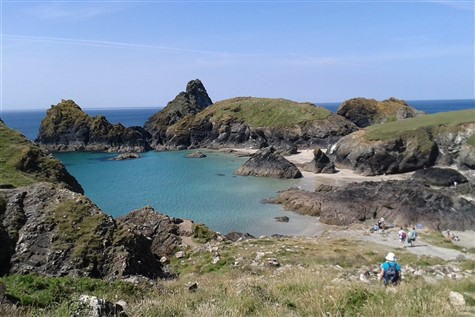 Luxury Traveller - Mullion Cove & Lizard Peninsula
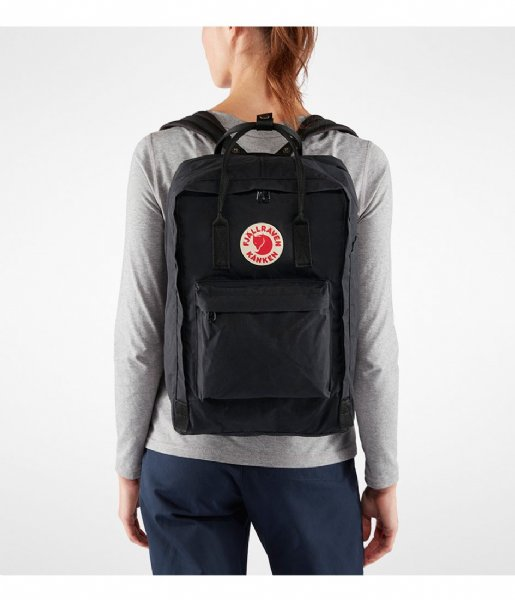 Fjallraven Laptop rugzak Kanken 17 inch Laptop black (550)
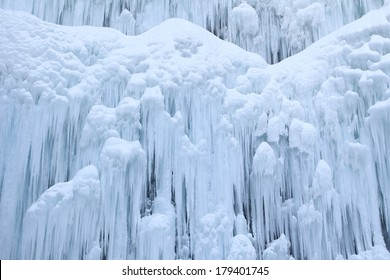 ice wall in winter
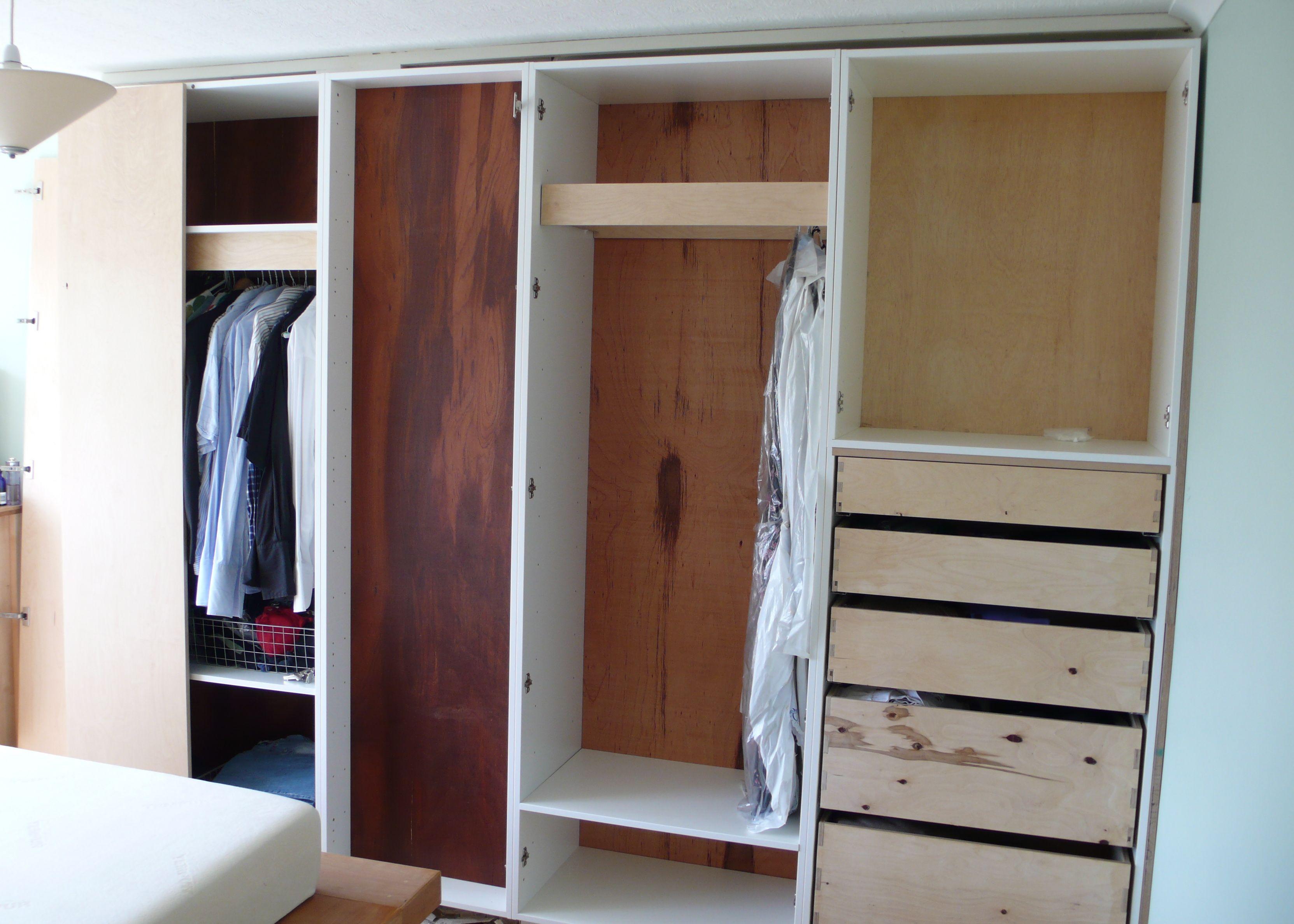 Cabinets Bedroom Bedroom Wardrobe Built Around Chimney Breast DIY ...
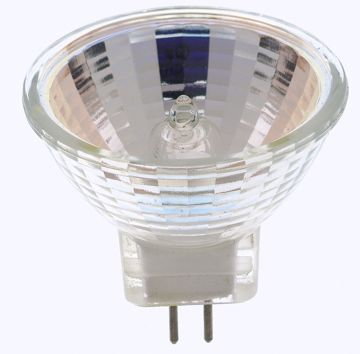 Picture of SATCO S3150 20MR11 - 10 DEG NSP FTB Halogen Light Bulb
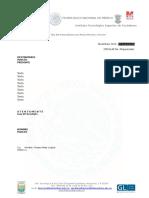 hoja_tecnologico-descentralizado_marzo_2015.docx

◆ **Work task**
Render the data above verbatim and without pictures.

◆ **Solution to the problem**
 Luxury Traveller - Mullion Cove & Lizard Peninsula
 Fjallraven Laptop rugzak Kanken 17 inch Laptop black (550)
 ice wall in winter
 Cabinets Bedroom Bedroom Wardrobe Built Around Chimney Breast DIY ...
 Picture of SATCO S3150 20MR11 - 10 DEG NSP FTB Halogen Light Bulb
 hoja_tecnologico-descentralizado_marzo_2015.docx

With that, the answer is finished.